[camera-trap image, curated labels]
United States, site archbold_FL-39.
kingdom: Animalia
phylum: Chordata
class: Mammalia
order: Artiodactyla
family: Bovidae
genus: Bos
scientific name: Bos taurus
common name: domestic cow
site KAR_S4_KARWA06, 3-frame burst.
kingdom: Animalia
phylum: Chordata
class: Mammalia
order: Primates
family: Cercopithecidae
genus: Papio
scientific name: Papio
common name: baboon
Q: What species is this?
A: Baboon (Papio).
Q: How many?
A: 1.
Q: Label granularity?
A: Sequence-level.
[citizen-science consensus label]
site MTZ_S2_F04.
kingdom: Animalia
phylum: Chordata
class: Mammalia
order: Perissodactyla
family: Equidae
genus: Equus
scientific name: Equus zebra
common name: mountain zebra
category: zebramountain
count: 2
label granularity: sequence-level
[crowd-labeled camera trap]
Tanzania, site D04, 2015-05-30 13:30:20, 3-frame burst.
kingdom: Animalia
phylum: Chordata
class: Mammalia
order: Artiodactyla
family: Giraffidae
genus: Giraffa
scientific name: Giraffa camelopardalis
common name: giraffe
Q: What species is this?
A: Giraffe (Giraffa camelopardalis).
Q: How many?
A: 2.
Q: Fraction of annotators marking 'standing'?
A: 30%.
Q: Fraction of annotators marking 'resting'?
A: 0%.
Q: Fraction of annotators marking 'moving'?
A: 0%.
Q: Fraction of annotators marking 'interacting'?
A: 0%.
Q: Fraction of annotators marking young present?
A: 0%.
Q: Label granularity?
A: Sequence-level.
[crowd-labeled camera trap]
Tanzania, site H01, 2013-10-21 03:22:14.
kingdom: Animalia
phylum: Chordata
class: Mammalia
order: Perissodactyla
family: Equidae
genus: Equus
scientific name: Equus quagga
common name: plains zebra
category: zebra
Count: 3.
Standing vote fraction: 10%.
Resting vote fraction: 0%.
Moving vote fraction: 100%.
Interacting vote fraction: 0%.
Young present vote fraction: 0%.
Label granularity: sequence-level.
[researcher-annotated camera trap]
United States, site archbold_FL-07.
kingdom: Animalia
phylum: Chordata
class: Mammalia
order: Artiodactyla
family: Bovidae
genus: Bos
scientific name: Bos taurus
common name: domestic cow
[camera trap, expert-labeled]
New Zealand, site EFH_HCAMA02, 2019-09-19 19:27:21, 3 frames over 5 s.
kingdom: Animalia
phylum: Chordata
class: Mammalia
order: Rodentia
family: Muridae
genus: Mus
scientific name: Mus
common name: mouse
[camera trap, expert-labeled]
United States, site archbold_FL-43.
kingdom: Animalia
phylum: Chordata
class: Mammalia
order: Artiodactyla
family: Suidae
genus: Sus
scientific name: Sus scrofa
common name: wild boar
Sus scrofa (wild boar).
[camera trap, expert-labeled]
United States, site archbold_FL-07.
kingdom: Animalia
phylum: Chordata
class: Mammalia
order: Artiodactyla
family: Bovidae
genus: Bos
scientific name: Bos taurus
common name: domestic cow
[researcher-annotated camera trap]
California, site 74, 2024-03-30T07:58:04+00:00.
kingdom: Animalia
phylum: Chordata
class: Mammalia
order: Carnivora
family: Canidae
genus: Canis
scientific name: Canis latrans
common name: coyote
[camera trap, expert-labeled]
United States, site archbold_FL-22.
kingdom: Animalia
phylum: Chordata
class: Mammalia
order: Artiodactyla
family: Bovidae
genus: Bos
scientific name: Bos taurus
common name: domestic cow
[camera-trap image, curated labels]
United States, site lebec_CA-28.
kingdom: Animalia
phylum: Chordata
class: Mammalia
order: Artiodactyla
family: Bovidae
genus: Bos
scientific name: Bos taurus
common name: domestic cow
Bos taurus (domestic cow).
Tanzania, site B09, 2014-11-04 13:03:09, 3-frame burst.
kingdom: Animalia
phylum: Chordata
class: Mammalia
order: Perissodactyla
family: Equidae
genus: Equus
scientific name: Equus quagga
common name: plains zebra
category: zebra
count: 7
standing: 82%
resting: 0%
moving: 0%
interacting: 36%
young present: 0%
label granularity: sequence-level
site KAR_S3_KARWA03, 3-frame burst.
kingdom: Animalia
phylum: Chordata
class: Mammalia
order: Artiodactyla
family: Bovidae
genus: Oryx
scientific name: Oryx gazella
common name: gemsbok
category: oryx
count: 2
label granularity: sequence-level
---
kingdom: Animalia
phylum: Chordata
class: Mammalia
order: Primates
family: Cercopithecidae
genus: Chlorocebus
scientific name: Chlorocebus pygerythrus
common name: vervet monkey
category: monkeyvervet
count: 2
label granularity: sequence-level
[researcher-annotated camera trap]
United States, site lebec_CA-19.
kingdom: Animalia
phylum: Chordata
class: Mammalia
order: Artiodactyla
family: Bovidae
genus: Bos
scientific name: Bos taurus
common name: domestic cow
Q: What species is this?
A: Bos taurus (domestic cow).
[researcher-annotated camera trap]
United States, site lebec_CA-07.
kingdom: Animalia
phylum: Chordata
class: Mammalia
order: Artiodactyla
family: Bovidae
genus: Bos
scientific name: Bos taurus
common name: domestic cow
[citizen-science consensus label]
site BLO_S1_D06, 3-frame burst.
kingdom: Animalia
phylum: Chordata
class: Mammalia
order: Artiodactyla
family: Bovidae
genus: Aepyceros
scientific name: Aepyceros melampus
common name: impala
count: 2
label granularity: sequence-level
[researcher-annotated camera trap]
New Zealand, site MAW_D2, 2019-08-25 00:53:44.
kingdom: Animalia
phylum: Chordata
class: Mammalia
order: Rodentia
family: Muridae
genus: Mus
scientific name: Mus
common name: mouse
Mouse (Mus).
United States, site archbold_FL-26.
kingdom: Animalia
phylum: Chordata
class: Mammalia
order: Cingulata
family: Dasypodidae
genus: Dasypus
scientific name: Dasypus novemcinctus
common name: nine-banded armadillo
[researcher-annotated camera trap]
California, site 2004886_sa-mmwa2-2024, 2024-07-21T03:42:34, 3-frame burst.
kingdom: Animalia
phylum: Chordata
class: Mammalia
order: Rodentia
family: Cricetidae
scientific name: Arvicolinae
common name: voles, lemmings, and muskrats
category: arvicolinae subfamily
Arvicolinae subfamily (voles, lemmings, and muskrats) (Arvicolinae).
________________________
**WORK ORDER:**
Please transcribe the entire listing exactly as given.

**ANSWER FOR THE TASK:**
[camera-trap image, curated labels]
United States, site archbold_FL-39.
kingdom: Animalia
phylum: Chordata
class: Mammalia
order: Artiodactyla
family: Bovidae
genus: Bos
scientific name: Bos taurus
common name: domestic cow
site KAR_S4_KARWA06, 3-frame burst.
kingdom: Animalia
phylum: Chordata
class: Mammalia
order: Primates
family: Cercopithecidae
genus: Papio
scientific name: Papio
common name: baboon
Q: What species is this?
A: Baboon (Papio).
Q: How many?
A: 1.
Q: Label granularity?
A: Sequence-level.
[citizen-science consensus label]
site MTZ_S2_F04.
kingdom: Animalia
phylum: Chordata
class: Mammalia
order: Perissodactyla
family: Equidae
genus: Equus
scientific name: Equus zebra
common name: mountain zebra
category: zebramountain
count: 2
label granularity: sequence-level
[crowd-labeled camera trap]
Tanzania, site D04, 2015-05-30 13:30:20, 3-frame burst.
kingdom: Animalia
phylum: Chordata
class: Mammalia
order: Artiodactyla
family: Giraffidae
genus: Giraffa
scientific name: Giraffa camelopardalis
common name: giraffe
Q: What species is this?
A: Giraffe (Giraffa camelopardalis).
Q: How many?
A: 2.
Q: Fraction of annotators marking 'standing'?
A: 30%.
Q: Fraction of annotators marking 'resting'?
A: 0%.
Q: Fraction of annotators marking 'moving'?
A: 0%.
Q: Fraction of annotators marking 'interacting'?
A: 0%.
Q: Fraction of annotators marking young present?
A: 0%.
Q: Label granularity?
A: Sequence-level.
[crowd-labeled camera trap]
Tanzania, site H01, 2013-10-21 03:22:14.
kingdom: Animalia
phylum: Chordata
class: Mammalia
order: Perissodactyla
family: Equidae
genus: Equus
scientific name: Equus quagga
common name: plains zebra
category: zebra
Count: 3.
Standing vote fraction: 10%.
Resting vote fraction: 0%.
Moving vote fraction: 100%.
Interacting vote fraction: 0%.
Young present vote fraction: 0%.
Label granularity: sequence-level.
[researcher-annotated camera trap]
United States, site archbold_FL-07.
kingdom: Animalia
phylum: Chordata
class: Mammalia
order: Artiodactyla
family: Bovidae
genus: Bos
scientific name: Bos taurus
common name: domestic cow
[camera trap, expert-labeled]
New Zealand, site EFH_HCAMA02, 2019-09-19 19:27:21, 3 frames over 5 s.
kingdom: Animalia
phylum: Chordata
class: Mammalia
order: Rodentia
family: Muridae
genus: Mus
scientific name: Mus
common name: mouse
[camera trap, expert-labeled]
United States, site archbold_FL-43.
kingdom: Animalia
phylum: Chordata
class: Mammalia
order: Artiodactyla
family: Suidae
genus: Sus
scientific name: Sus scrofa
common name: wild boar
Sus scrofa (wild boar).
[camera trap, expert-labeled]
United States, site archbold_FL-07.
kingdom: Animalia
phylum: Chordata
class: Mammalia
order: Artiodactyla
family: Bovidae
genus: Bos
scientific name: Bos taurus
common name: domestic cow
[researcher-annotated camera trap]
California, site 74, 2024-03-30T07:58:04+00:00.
kingdom: Animalia
phylum: Chordata
class: Mammalia
order: Carnivora
family: Canidae
genus: Canis
scientific name: Canis latrans
common name: coyote
[camera trap, expert-labeled]
United States, site archbold_FL-22.
kingdom: Animalia
phylum: Chordata
class: Mammalia
order: Artiodactyla
family: Bovidae
genus: Bos
scientific name: Bos taurus
common name: domestic cow
[camera-trap image, curated labels]
United States, site lebec_CA-28.
kingdom: Animalia
phylum: Chordata
class: Mammalia
order: Artiodactyla
family: Bovidae
genus: Bos
scientific name: Bos taurus
common name: domestic cow
Bos taurus (domestic cow).
Tanzania, site B09, 2014-11-04 13:03:09, 3-frame burst.
kingdom: Animalia
phylum: Chordata
class: Mammalia
order: Perissodactyla
family: Equidae
genus: Equus
scientific name: Equus quagga
common name: plains zebra
category: zebra
count: 7
standing: 82%
resting: 0%
moving: 0%
interacting: 36%
young present: 0%
label granularity: sequence-level
site KAR_S3_KARWA03, 3-frame burst.
kingdom: Animalia
phylum: Chordata
class: Mammalia
order: Artiodactyla
family: Bovidae
genus: Oryx
scientific name: Oryx gazella
common name: gemsbok
category: oryx
count: 2
label granularity: sequence-level
---
kingdom: Animalia
phylum: Chordata
class: Mammalia
order: Primates
family: Cercopithecidae
genus: Chlorocebus
scientific name: Chlorocebus pygerythrus
common name: vervet monkey
category: monkeyvervet
count: 2
label granularity: sequence-level
[researcher-annotated camera trap]
United States, site lebec_CA-19.
kingdom: Animalia
phylum: Chordata
class: Mammalia
order: Artiodactyla
family: Bovidae
genus: Bos
scientific name: Bos taurus
common name: domestic cow
Q: What species is this?
A: Bos taurus (domestic cow).
[researcher-annotated camera trap]
United States, site lebec_CA-07.
kingdom: Animalia
phylum: Chordata
class: Mammalia
order: Artiodactyla
family: Bovidae
genus: Bos
scientific name: Bos taurus
common name: domestic cow
[citizen-science consensus label]
site BLO_S1_D06, 3-frame burst.
kingdom: Animalia
phylum: Chordata
class: Mammalia
order: Artiodactyla
family: Bovidae
genus: Aepyceros
scientific name: Aepyceros melampus
common name: impala
count: 2
label granularity: sequence-level
[researcher-annotated camera trap]
New Zealand, site MAW_D2, 2019-08-25 00:53:44.
kingdom: Animalia
phylum: Chordata
class: Mammalia
order: Rodentia
family: Muridae
genus: Mus
scientific name: Mus
common name: mouse
Mouse (Mus).
United States, site archbold_FL-26.
kingdom: Animalia
phylum: Chordata
class: Mammalia
order: Cingulata
family: Dasypodidae
genus: Dasypus
scientific name: Dasypus novemcinctus
common name: nine-banded armadillo
[researcher-annotated camera trap]
California, site 2004886_sa-mmwa2-2024, 2024-07-21T03:42:34, 3-frame burst.
kingdom: Animalia
phylum: Chordata
class: Mammalia
order: Rodentia
family: Cricetidae
scientific name: Arvicolinae
common name: voles, lemmings, and muskrats
category: arvicolinae subfamily
Arvicolinae subfamily (voles, lemmings, and muskrats) (Arvicolinae).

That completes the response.